**Task requirements:**
Count the lines of the records below that contain the string "instances", and give only that number.
— START OF Data to process —
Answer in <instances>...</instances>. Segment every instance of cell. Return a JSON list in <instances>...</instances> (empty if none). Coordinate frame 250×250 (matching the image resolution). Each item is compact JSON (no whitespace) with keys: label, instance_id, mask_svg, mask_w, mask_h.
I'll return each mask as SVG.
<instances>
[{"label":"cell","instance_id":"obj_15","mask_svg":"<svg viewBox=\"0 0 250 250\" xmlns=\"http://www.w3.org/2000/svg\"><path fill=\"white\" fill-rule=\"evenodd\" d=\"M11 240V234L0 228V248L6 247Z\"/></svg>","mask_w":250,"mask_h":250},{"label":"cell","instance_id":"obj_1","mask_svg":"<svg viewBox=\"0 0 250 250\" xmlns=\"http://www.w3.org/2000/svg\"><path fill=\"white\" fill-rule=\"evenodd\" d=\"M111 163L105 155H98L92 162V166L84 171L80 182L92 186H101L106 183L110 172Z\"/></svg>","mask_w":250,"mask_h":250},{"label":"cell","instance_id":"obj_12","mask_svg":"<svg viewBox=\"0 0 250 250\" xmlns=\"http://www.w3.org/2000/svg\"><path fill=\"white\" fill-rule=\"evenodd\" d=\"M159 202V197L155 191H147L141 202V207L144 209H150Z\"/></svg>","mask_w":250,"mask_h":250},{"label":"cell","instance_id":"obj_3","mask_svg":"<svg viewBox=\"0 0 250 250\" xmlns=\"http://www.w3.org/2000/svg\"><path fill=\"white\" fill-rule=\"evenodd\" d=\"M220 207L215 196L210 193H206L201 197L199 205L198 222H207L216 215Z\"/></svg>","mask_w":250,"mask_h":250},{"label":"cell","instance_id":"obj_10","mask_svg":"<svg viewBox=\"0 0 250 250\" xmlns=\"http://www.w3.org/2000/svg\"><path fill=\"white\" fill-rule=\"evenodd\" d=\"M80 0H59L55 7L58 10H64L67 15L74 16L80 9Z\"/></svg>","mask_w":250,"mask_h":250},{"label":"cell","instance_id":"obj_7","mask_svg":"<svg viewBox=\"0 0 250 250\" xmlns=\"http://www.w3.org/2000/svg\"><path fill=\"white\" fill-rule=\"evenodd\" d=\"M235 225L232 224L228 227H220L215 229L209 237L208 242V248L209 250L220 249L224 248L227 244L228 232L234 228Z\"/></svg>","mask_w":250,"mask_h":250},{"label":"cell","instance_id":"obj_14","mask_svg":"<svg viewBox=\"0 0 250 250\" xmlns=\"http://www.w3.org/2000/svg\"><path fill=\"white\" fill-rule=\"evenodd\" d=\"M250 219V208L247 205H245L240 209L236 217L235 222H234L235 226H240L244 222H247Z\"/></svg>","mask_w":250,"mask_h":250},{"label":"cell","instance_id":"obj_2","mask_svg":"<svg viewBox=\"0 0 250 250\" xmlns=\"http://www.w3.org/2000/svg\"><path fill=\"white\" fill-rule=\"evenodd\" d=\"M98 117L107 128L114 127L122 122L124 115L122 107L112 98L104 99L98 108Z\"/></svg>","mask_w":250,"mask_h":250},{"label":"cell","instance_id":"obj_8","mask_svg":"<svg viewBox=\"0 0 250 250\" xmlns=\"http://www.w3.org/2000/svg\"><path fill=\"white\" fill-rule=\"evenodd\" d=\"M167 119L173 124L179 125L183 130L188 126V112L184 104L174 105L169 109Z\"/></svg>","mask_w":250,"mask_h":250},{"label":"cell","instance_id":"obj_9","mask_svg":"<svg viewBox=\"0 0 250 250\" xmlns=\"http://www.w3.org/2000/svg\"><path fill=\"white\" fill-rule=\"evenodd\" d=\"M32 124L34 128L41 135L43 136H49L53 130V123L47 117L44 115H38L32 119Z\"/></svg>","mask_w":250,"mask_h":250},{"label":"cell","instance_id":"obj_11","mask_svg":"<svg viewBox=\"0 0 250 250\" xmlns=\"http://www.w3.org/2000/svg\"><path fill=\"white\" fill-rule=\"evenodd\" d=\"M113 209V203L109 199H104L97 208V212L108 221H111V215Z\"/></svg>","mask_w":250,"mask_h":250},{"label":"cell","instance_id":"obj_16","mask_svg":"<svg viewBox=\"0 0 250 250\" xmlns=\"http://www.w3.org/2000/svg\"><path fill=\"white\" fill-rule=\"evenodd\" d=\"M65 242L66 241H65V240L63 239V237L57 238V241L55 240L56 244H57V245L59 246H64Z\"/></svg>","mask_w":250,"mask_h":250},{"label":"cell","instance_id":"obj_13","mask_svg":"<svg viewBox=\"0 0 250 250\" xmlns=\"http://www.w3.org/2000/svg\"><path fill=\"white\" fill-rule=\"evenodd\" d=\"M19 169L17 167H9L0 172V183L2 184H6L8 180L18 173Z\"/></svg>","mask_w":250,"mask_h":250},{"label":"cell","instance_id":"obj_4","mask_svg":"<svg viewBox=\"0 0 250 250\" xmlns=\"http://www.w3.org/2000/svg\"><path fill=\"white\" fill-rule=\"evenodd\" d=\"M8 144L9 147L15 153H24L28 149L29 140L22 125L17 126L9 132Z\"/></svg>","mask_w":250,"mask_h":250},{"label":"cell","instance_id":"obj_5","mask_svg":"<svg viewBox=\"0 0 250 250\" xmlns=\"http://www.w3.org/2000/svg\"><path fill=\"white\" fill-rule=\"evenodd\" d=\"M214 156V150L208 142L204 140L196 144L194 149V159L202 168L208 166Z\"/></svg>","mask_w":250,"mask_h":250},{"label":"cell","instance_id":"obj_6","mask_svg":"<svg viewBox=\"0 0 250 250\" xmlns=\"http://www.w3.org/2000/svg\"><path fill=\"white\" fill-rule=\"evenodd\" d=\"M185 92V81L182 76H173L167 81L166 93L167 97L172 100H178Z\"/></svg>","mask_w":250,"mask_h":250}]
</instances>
— END OF Data to process —
**Written answer:**
3